China’s fast economic growth has been backed up by fast and dirty coal power plants to meet new energy requirements of the rapidly expanding industrial and commercial sectors. The resulting air pollution has clouded the skies over many Chinese cities.

Aside from the greenhouse gas emissions that we already know are contributing to climate change, coal plants, mills, and smelters are contributing to air pollution on a grand scale. For example, air pollution in Hong Kong is so bad that elderly and children are encouraged to stay indoors on some days. Some reports suggest that up to 40% of premature deaths in that city are due to air-pollution-induced respiratory diseases and failure due, in no small part, to smog-emitting vehicles, industry, and coal power plants that provide 67% of China’s electricity.
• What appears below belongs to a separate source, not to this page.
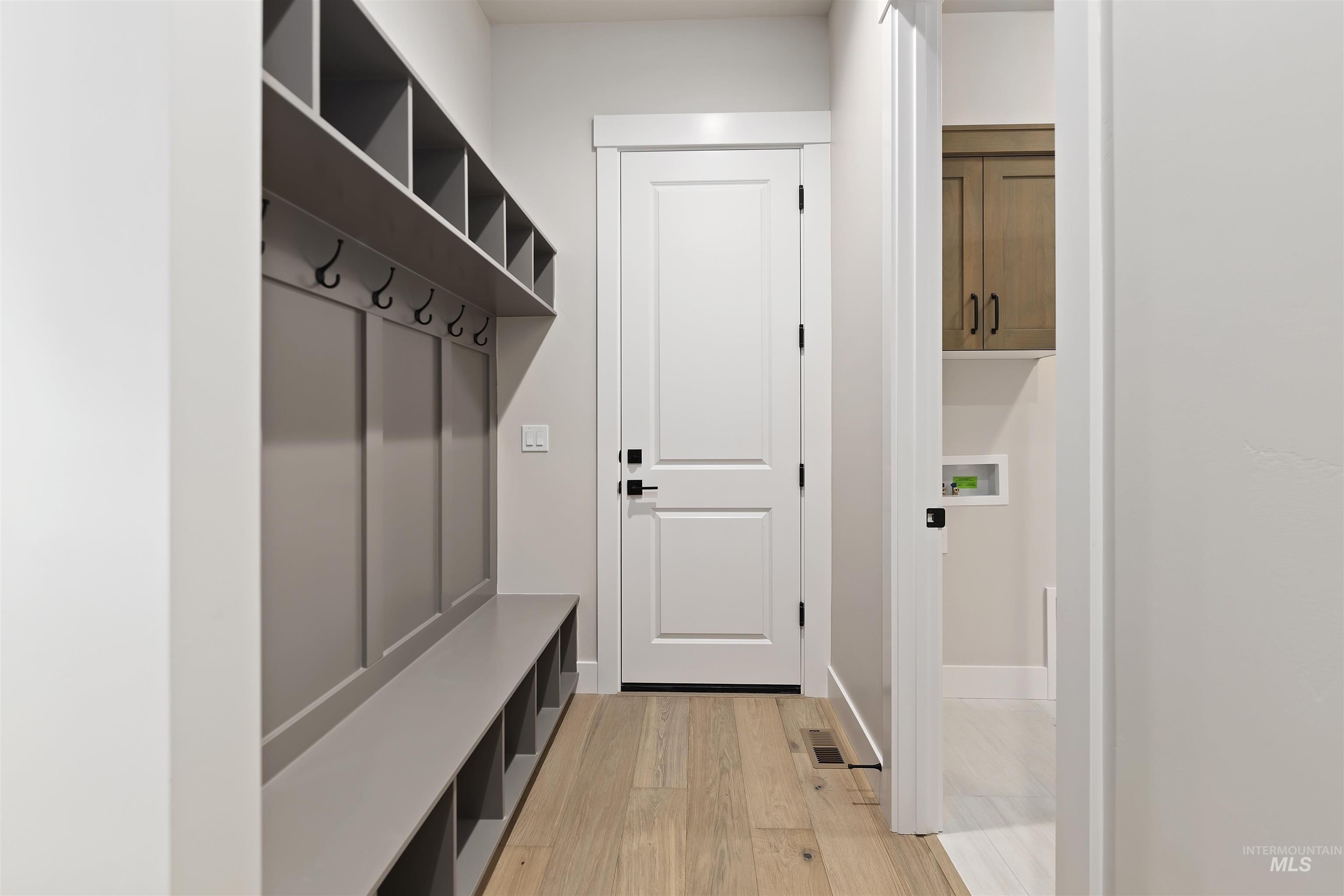 Mudroom with light wood-type flooring and baseboards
China’s status quo, growth-at-any-cost, economic model has been disastrous to the environment and public health. China is taking steps to tackle air pollution at the source, targeting industries that burn coal, some of them illegal, but seems to be facing an uphill battle. Officially, China plans to boost the implementation of natural gas and nuclear power, cutting coal burning, but some groups suggest that the plans are too weak and have too many loopholes.
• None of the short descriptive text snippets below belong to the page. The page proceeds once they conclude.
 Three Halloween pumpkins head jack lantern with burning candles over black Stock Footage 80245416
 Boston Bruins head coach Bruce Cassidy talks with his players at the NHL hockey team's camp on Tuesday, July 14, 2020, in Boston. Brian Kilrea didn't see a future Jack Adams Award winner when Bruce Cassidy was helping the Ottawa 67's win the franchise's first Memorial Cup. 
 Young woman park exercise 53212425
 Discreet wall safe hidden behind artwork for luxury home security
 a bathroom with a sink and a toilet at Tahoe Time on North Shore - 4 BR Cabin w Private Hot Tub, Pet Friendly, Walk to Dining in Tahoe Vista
For example, China wants to reduce coal consumption to under 65% by 2017. That’s it, just two or three percent reduction? Iron, steel, and aluminum smelting is another industry that China wants to address, the second-biggest industrial coal consumer, after coal power plants, in the nation and one of the least-regulated. Regulators don’t seem intent on giving their plans any teeth. For example, analyst Zhu Shiwei notes, “For aluminum, a lot of the production was never approved by state government but was haphazardly approved by local governments, so what has already come online cannot be reversed.” Cannot be reversed?

One of the potential loopholes has to do with individual provinces reducing coal consumption. For example, coastal provinces Hebei, Beijing, Shandong, and Jiangsu are expected to cut their coal consumption by millions of tons in the coming years. Thanks to the power grid, these coastal provinces might actually move coal consumption to inland provinces, who haven’t made such promises, and won’t be required by the government, to reduce coal consumption.

If China is really going to get a handle on its air pollution problem, it’ll have to implement stricter measures.